*TASK INSTRUCTIONS*
Please reproduce the data exactly and omit the pictures.

*DATASET EXCERPT*
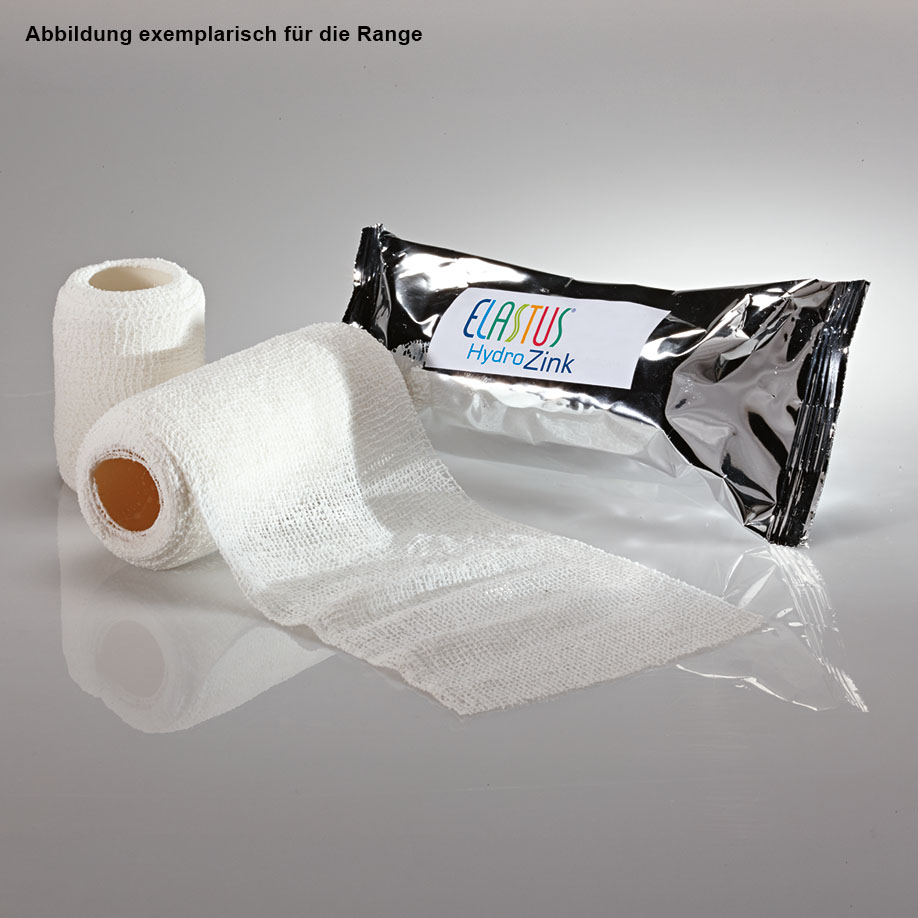 ELASTUS-HydroZink Stütz- und Entlastungsbinden 8 cm x 7 m (10 Stck.)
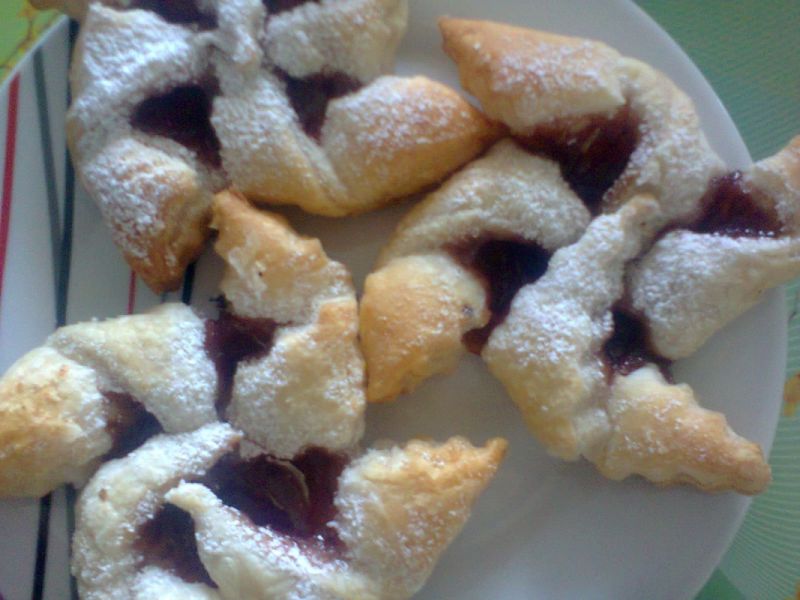 Ciasteczka z konfiturą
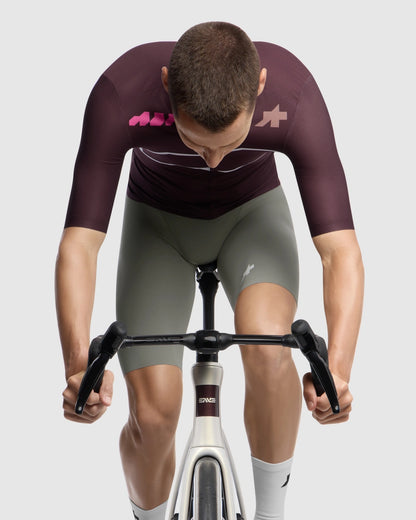 Maillot ASSOS EQUIPE R S11 We are the A Mangas Cortas Burdeos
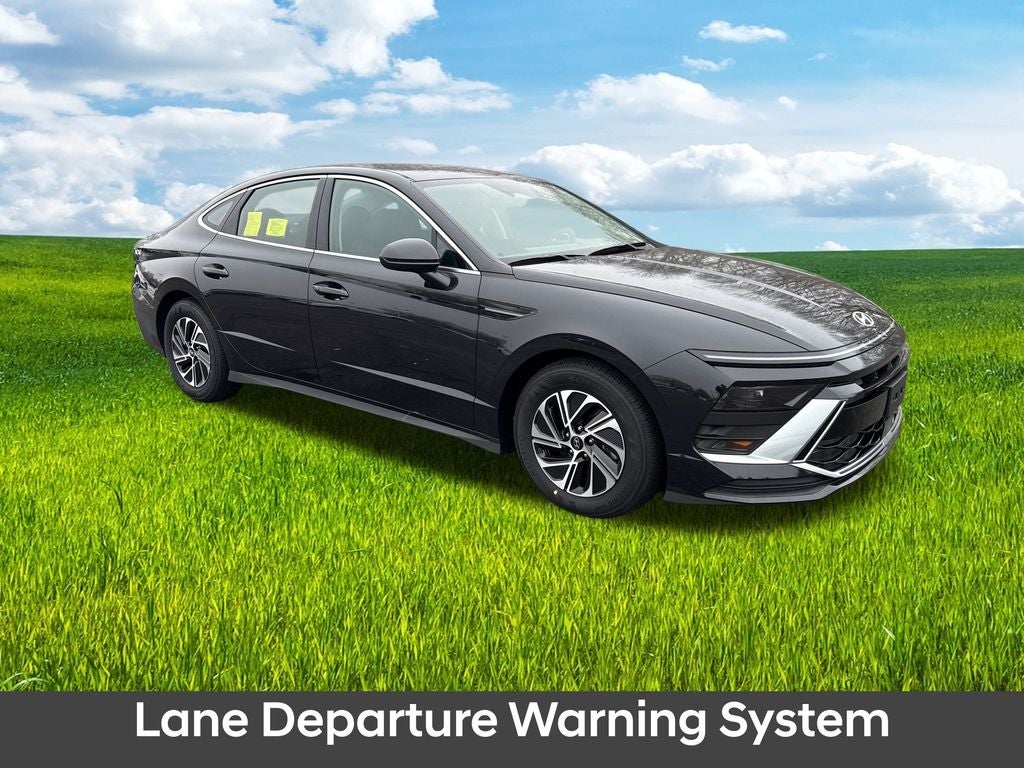 2026 Hyundai SONATA HYBRID Blue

*THE ANSWER*
 ELASTUS-HydroZink Stütz- und Entlastungsbinden 8 cm x 7 m (10 Stck.)
 Ciasteczka z konfiturą
 Maillot ASSOS EQUIPE R S11 We are the A Mangas Cortas Burdeos
 2026 Hyundai SONATA HYBRID Blue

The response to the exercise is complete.